*TEXTE À LIRE:*

● ● ●

Né le 23 janvier 1953 à Akron
USA
Réalisateur, scénariste, compositeur
Stranger than Paradise, Dead Man, Ghost Dog la voie du Samouraï, Coffee and Cigarettes, Broken Flowers, Only Lovers Left Alive, Paterson
Les illuminations de Jim Jarmusch
Deux films du cinéaste-poète éclairent la sélection officielle cannoise, « Paterson » et « Gimme Danger ».
Jim Jarmusch ne fume plus, mais il joue encore avec les allumettes. Il aime le son qu’elles produisent quand elles entrent en contact avec le frottoir, il apprécie la texture rugueuse et boisée de leur tige, il fantasme sur le design désuet de leur boîte.
Il en raffole tellement qu’il parsème ses films de bûchettes, comme un Poucet superstitieux : les allumettes sont ses amulettes à lui. Dans The Limits of Control (2009), une boîte siglée « Le Boxeur » circulait de main en main ; Paterson, qu’il présentait lundi 16 mai à Cannes, en compétition, s’ouvre sur un poème à la gloire de la marque « Ohio Blue Tip ».
« Mon ami Ron Padgett a écrit des vers spécifiquement pour ce film. Il m’a également autorisé à utiliser des poèmes préexistants, dont celui-ci. J’ai grandi dans l’Ohio, nous ne grillions que des allumettes Ohio Blue Tip. Ce sont les meilleures. » Jarmusch vous dit cela d’une voix cramée par la fatigue, sur une terrasse brûlée par un soleil de fin de festival ; en ce jeudi soir, Gimme Danger, son documentaire consacré aux Stooges, le groupe d’Iggy Pop, vient d’enflammer la sélection officielle, hors compétition.
En anglais, « allumette » se dit « match ». Jolie polysémie, qui renvoie, outre la transmission du feu, à des notions plus abstraites : concordance, correspondance. Celles-là mêmes qui conduisent Jarmusch à offrir à son acteur principal, Adam Driver, le rôle d’un « bus driver », et à faire coïncider le nom de ce chauffeur avec celui de la ville du New Jersey où il exerce – Paterson, donc, qui va jusqu’à donner son titre au film. L’onomastique, c’est fantastique : dans Paterson, tous les noms propres, ou presque, désignent des biens communs.

● ● ●

*DONNÉES PRÉSENTÉES:*
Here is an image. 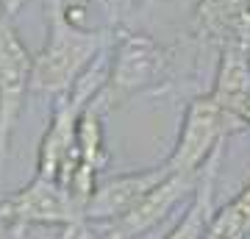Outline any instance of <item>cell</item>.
Here are the masks:
<instances>
[{"instance_id":"cell-1","label":"cell","mask_w":250,"mask_h":239,"mask_svg":"<svg viewBox=\"0 0 250 239\" xmlns=\"http://www.w3.org/2000/svg\"><path fill=\"white\" fill-rule=\"evenodd\" d=\"M47 39L34 56V92L59 98L106 53L108 31H86L64 17L62 3L47 0Z\"/></svg>"},{"instance_id":"cell-2","label":"cell","mask_w":250,"mask_h":239,"mask_svg":"<svg viewBox=\"0 0 250 239\" xmlns=\"http://www.w3.org/2000/svg\"><path fill=\"white\" fill-rule=\"evenodd\" d=\"M233 131H239V123L211 95L189 100L178 128V139L172 145V153L167 156L164 167L175 175L197 178L203 164L214 156V151L223 148Z\"/></svg>"},{"instance_id":"cell-3","label":"cell","mask_w":250,"mask_h":239,"mask_svg":"<svg viewBox=\"0 0 250 239\" xmlns=\"http://www.w3.org/2000/svg\"><path fill=\"white\" fill-rule=\"evenodd\" d=\"M164 70H167V56L156 39H150L147 34H136V31H123L111 44L108 78L100 92L106 109L123 106L134 95L156 87Z\"/></svg>"},{"instance_id":"cell-4","label":"cell","mask_w":250,"mask_h":239,"mask_svg":"<svg viewBox=\"0 0 250 239\" xmlns=\"http://www.w3.org/2000/svg\"><path fill=\"white\" fill-rule=\"evenodd\" d=\"M0 225L14 231L25 225H62L64 239H70L81 231L83 220L62 181L34 175L22 189L0 200Z\"/></svg>"},{"instance_id":"cell-5","label":"cell","mask_w":250,"mask_h":239,"mask_svg":"<svg viewBox=\"0 0 250 239\" xmlns=\"http://www.w3.org/2000/svg\"><path fill=\"white\" fill-rule=\"evenodd\" d=\"M28 92H34V56L11 28V20L0 17V178Z\"/></svg>"},{"instance_id":"cell-6","label":"cell","mask_w":250,"mask_h":239,"mask_svg":"<svg viewBox=\"0 0 250 239\" xmlns=\"http://www.w3.org/2000/svg\"><path fill=\"white\" fill-rule=\"evenodd\" d=\"M195 186H197V178L170 173L159 186H153L134 209H128L123 217L108 222V228L103 231L100 239H136V237H142V234H147V231H153L175 209V203H178L181 197L195 192Z\"/></svg>"},{"instance_id":"cell-7","label":"cell","mask_w":250,"mask_h":239,"mask_svg":"<svg viewBox=\"0 0 250 239\" xmlns=\"http://www.w3.org/2000/svg\"><path fill=\"white\" fill-rule=\"evenodd\" d=\"M170 175V170L164 167H147L136 173H123V175L108 178L106 184H100L86 206V222H111L123 217L128 209H134L153 186H159L164 178Z\"/></svg>"},{"instance_id":"cell-8","label":"cell","mask_w":250,"mask_h":239,"mask_svg":"<svg viewBox=\"0 0 250 239\" xmlns=\"http://www.w3.org/2000/svg\"><path fill=\"white\" fill-rule=\"evenodd\" d=\"M248 92H250V22L242 25L233 36H228L225 44L220 47L214 87H211L208 95L231 114Z\"/></svg>"},{"instance_id":"cell-9","label":"cell","mask_w":250,"mask_h":239,"mask_svg":"<svg viewBox=\"0 0 250 239\" xmlns=\"http://www.w3.org/2000/svg\"><path fill=\"white\" fill-rule=\"evenodd\" d=\"M250 22V0H197L192 11L195 36L208 47H223L242 25Z\"/></svg>"},{"instance_id":"cell-10","label":"cell","mask_w":250,"mask_h":239,"mask_svg":"<svg viewBox=\"0 0 250 239\" xmlns=\"http://www.w3.org/2000/svg\"><path fill=\"white\" fill-rule=\"evenodd\" d=\"M223 148L214 151V156L203 164L200 175H197L195 192L189 197L187 212H184L178 225L164 239H206L208 237V228H211V220H214V181H217V167L223 161Z\"/></svg>"},{"instance_id":"cell-11","label":"cell","mask_w":250,"mask_h":239,"mask_svg":"<svg viewBox=\"0 0 250 239\" xmlns=\"http://www.w3.org/2000/svg\"><path fill=\"white\" fill-rule=\"evenodd\" d=\"M206 239H250V181L242 186L231 203L214 212Z\"/></svg>"},{"instance_id":"cell-12","label":"cell","mask_w":250,"mask_h":239,"mask_svg":"<svg viewBox=\"0 0 250 239\" xmlns=\"http://www.w3.org/2000/svg\"><path fill=\"white\" fill-rule=\"evenodd\" d=\"M231 114H233V120L239 123V128H250V92L236 103V109H233Z\"/></svg>"},{"instance_id":"cell-13","label":"cell","mask_w":250,"mask_h":239,"mask_svg":"<svg viewBox=\"0 0 250 239\" xmlns=\"http://www.w3.org/2000/svg\"><path fill=\"white\" fill-rule=\"evenodd\" d=\"M28 0H0V17L3 20H14L20 11L25 9Z\"/></svg>"}]
</instances>
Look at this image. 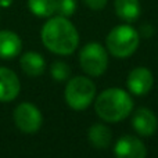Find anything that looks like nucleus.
<instances>
[{
    "mask_svg": "<svg viewBox=\"0 0 158 158\" xmlns=\"http://www.w3.org/2000/svg\"><path fill=\"white\" fill-rule=\"evenodd\" d=\"M42 42L50 52L60 56H68L77 50L79 35L77 28L67 17H53L42 28Z\"/></svg>",
    "mask_w": 158,
    "mask_h": 158,
    "instance_id": "obj_1",
    "label": "nucleus"
},
{
    "mask_svg": "<svg viewBox=\"0 0 158 158\" xmlns=\"http://www.w3.org/2000/svg\"><path fill=\"white\" fill-rule=\"evenodd\" d=\"M94 107L101 119L107 122H119L131 114L133 101L125 90L111 87L98 94Z\"/></svg>",
    "mask_w": 158,
    "mask_h": 158,
    "instance_id": "obj_2",
    "label": "nucleus"
},
{
    "mask_svg": "<svg viewBox=\"0 0 158 158\" xmlns=\"http://www.w3.org/2000/svg\"><path fill=\"white\" fill-rule=\"evenodd\" d=\"M139 46V33L129 25L115 27L107 36V49L112 56L125 58L132 56Z\"/></svg>",
    "mask_w": 158,
    "mask_h": 158,
    "instance_id": "obj_3",
    "label": "nucleus"
},
{
    "mask_svg": "<svg viewBox=\"0 0 158 158\" xmlns=\"http://www.w3.org/2000/svg\"><path fill=\"white\" fill-rule=\"evenodd\" d=\"M96 96V86L89 78L75 77L65 87V101L72 110H85L92 104Z\"/></svg>",
    "mask_w": 158,
    "mask_h": 158,
    "instance_id": "obj_4",
    "label": "nucleus"
},
{
    "mask_svg": "<svg viewBox=\"0 0 158 158\" xmlns=\"http://www.w3.org/2000/svg\"><path fill=\"white\" fill-rule=\"evenodd\" d=\"M81 67L90 77H100L106 72L108 57L100 43H87L79 53Z\"/></svg>",
    "mask_w": 158,
    "mask_h": 158,
    "instance_id": "obj_5",
    "label": "nucleus"
},
{
    "mask_svg": "<svg viewBox=\"0 0 158 158\" xmlns=\"http://www.w3.org/2000/svg\"><path fill=\"white\" fill-rule=\"evenodd\" d=\"M14 122L17 128L24 133H35L40 129L43 117L35 104L21 103L14 110Z\"/></svg>",
    "mask_w": 158,
    "mask_h": 158,
    "instance_id": "obj_6",
    "label": "nucleus"
},
{
    "mask_svg": "<svg viewBox=\"0 0 158 158\" xmlns=\"http://www.w3.org/2000/svg\"><path fill=\"white\" fill-rule=\"evenodd\" d=\"M115 158H146V146L135 136H122L114 148Z\"/></svg>",
    "mask_w": 158,
    "mask_h": 158,
    "instance_id": "obj_7",
    "label": "nucleus"
},
{
    "mask_svg": "<svg viewBox=\"0 0 158 158\" xmlns=\"http://www.w3.org/2000/svg\"><path fill=\"white\" fill-rule=\"evenodd\" d=\"M19 90L21 83L15 72L6 67H0V101H13L19 94Z\"/></svg>",
    "mask_w": 158,
    "mask_h": 158,
    "instance_id": "obj_8",
    "label": "nucleus"
},
{
    "mask_svg": "<svg viewBox=\"0 0 158 158\" xmlns=\"http://www.w3.org/2000/svg\"><path fill=\"white\" fill-rule=\"evenodd\" d=\"M153 82L154 78L150 69L144 68V67H139L129 74L126 83H128V89L131 90V93L136 96H143L151 89Z\"/></svg>",
    "mask_w": 158,
    "mask_h": 158,
    "instance_id": "obj_9",
    "label": "nucleus"
},
{
    "mask_svg": "<svg viewBox=\"0 0 158 158\" xmlns=\"http://www.w3.org/2000/svg\"><path fill=\"white\" fill-rule=\"evenodd\" d=\"M132 125L140 136H151L157 131L158 122L157 117L154 115V112L151 110L139 108L133 115Z\"/></svg>",
    "mask_w": 158,
    "mask_h": 158,
    "instance_id": "obj_10",
    "label": "nucleus"
},
{
    "mask_svg": "<svg viewBox=\"0 0 158 158\" xmlns=\"http://www.w3.org/2000/svg\"><path fill=\"white\" fill-rule=\"evenodd\" d=\"M22 50V40L15 32L0 31V58H13Z\"/></svg>",
    "mask_w": 158,
    "mask_h": 158,
    "instance_id": "obj_11",
    "label": "nucleus"
},
{
    "mask_svg": "<svg viewBox=\"0 0 158 158\" xmlns=\"http://www.w3.org/2000/svg\"><path fill=\"white\" fill-rule=\"evenodd\" d=\"M19 65H21L22 71L29 77H40L46 69L44 58L39 53L35 52H28L25 54H22Z\"/></svg>",
    "mask_w": 158,
    "mask_h": 158,
    "instance_id": "obj_12",
    "label": "nucleus"
},
{
    "mask_svg": "<svg viewBox=\"0 0 158 158\" xmlns=\"http://www.w3.org/2000/svg\"><path fill=\"white\" fill-rule=\"evenodd\" d=\"M115 13L121 19L126 22H133L140 15L139 0H115Z\"/></svg>",
    "mask_w": 158,
    "mask_h": 158,
    "instance_id": "obj_13",
    "label": "nucleus"
},
{
    "mask_svg": "<svg viewBox=\"0 0 158 158\" xmlns=\"http://www.w3.org/2000/svg\"><path fill=\"white\" fill-rule=\"evenodd\" d=\"M112 133L106 125L96 123L89 129V142L96 148H107L111 143Z\"/></svg>",
    "mask_w": 158,
    "mask_h": 158,
    "instance_id": "obj_14",
    "label": "nucleus"
},
{
    "mask_svg": "<svg viewBox=\"0 0 158 158\" xmlns=\"http://www.w3.org/2000/svg\"><path fill=\"white\" fill-rule=\"evenodd\" d=\"M31 13L36 17H52L57 11V0H28Z\"/></svg>",
    "mask_w": 158,
    "mask_h": 158,
    "instance_id": "obj_15",
    "label": "nucleus"
},
{
    "mask_svg": "<svg viewBox=\"0 0 158 158\" xmlns=\"http://www.w3.org/2000/svg\"><path fill=\"white\" fill-rule=\"evenodd\" d=\"M50 72H52V77L54 78L56 81L61 82V81L68 79L69 74H71V68H69L68 64H65L64 61H56V63L52 64Z\"/></svg>",
    "mask_w": 158,
    "mask_h": 158,
    "instance_id": "obj_16",
    "label": "nucleus"
},
{
    "mask_svg": "<svg viewBox=\"0 0 158 158\" xmlns=\"http://www.w3.org/2000/svg\"><path fill=\"white\" fill-rule=\"evenodd\" d=\"M77 10V0H57V11L61 17H69Z\"/></svg>",
    "mask_w": 158,
    "mask_h": 158,
    "instance_id": "obj_17",
    "label": "nucleus"
},
{
    "mask_svg": "<svg viewBox=\"0 0 158 158\" xmlns=\"http://www.w3.org/2000/svg\"><path fill=\"white\" fill-rule=\"evenodd\" d=\"M86 6L92 10H101L107 4V0H83Z\"/></svg>",
    "mask_w": 158,
    "mask_h": 158,
    "instance_id": "obj_18",
    "label": "nucleus"
},
{
    "mask_svg": "<svg viewBox=\"0 0 158 158\" xmlns=\"http://www.w3.org/2000/svg\"><path fill=\"white\" fill-rule=\"evenodd\" d=\"M13 3V0H0V6L2 7H8Z\"/></svg>",
    "mask_w": 158,
    "mask_h": 158,
    "instance_id": "obj_19",
    "label": "nucleus"
}]
</instances>
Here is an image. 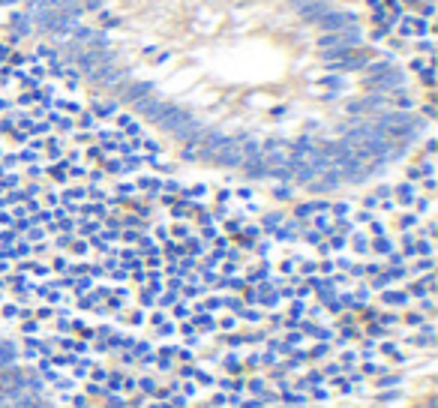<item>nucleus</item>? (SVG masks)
<instances>
[{"instance_id":"obj_1","label":"nucleus","mask_w":438,"mask_h":408,"mask_svg":"<svg viewBox=\"0 0 438 408\" xmlns=\"http://www.w3.org/2000/svg\"><path fill=\"white\" fill-rule=\"evenodd\" d=\"M0 363H6V366L15 363V345L12 342H3L0 339Z\"/></svg>"},{"instance_id":"obj_2","label":"nucleus","mask_w":438,"mask_h":408,"mask_svg":"<svg viewBox=\"0 0 438 408\" xmlns=\"http://www.w3.org/2000/svg\"><path fill=\"white\" fill-rule=\"evenodd\" d=\"M381 384H384V387H387V384H399V378H396V375H390V378H381Z\"/></svg>"},{"instance_id":"obj_3","label":"nucleus","mask_w":438,"mask_h":408,"mask_svg":"<svg viewBox=\"0 0 438 408\" xmlns=\"http://www.w3.org/2000/svg\"><path fill=\"white\" fill-rule=\"evenodd\" d=\"M75 408H87V399H84V396H78V399H75Z\"/></svg>"}]
</instances>
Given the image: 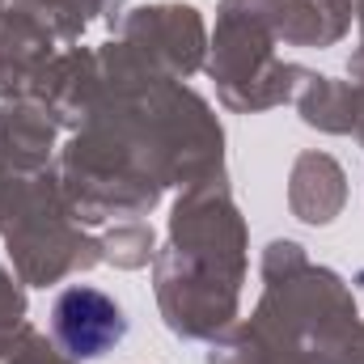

● ● ●

*TRAVAIL DEMANDÉ:*
Pouvez-vous restituer à l'identique, dans l'article sur Jim Jarmusch ci-dessus, tout ce qui va de « Né le 23 janvier » jusqu'à « de leur boîte. » ?

*EXERCICE CORRIGÉ:*
Né le 23 janvier 1953 à Akron
USA
Réalisateur, scénariste, compositeur
Stranger than Paradise, Dead Man, Ghost Dog la voie du Samouraï, Coffee and Cigarettes, Broken Flowers, Only Lovers Left Alive, Paterson
Les illuminations de Jim Jarmusch
Deux films du cinéaste-poète éclairent la sélection officielle cannoise, « Paterson » et « Gimme Danger ».
Jim Jarmusch ne fume plus, mais il joue encore avec les allumettes. Il aime le son qu’elles produisent quand elles entrent en contact avec le frottoir, il apprécie la texture rugueuse et boisée de leur tige, il fantasme sur le design désuet de leur boîte.